#### EXERCISE INPUT ####

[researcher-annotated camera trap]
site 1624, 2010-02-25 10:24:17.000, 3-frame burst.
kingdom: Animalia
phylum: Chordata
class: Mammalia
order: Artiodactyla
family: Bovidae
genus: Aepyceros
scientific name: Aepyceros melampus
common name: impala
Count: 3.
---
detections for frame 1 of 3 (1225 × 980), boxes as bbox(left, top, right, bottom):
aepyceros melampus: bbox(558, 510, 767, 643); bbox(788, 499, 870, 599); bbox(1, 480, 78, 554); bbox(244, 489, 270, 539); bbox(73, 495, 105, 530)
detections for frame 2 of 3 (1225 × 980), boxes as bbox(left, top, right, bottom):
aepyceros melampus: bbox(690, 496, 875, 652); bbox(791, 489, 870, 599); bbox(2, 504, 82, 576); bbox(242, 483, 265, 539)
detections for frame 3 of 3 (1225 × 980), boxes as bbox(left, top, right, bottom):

####

● **YOUR INSTRUCTIONS**
Repeat the line containing "detections for frame 2" and all subsequent lines through the final line of the data, exactly and with no others.

● **RESPONSE BELOW**
detections for frame 2 of 3 (1225 × 980), boxes as bbox(left, top, right, bottom):
aepyceros melampus: bbox(690, 496, 875, 652); bbox(791, 489, 870, 599); bbox(2, 504, 82, 576); bbox(242, 483, 265, 539)
detections for frame 3 of 3 (1225 × 980), boxes as bbox(left, top, right, bottom):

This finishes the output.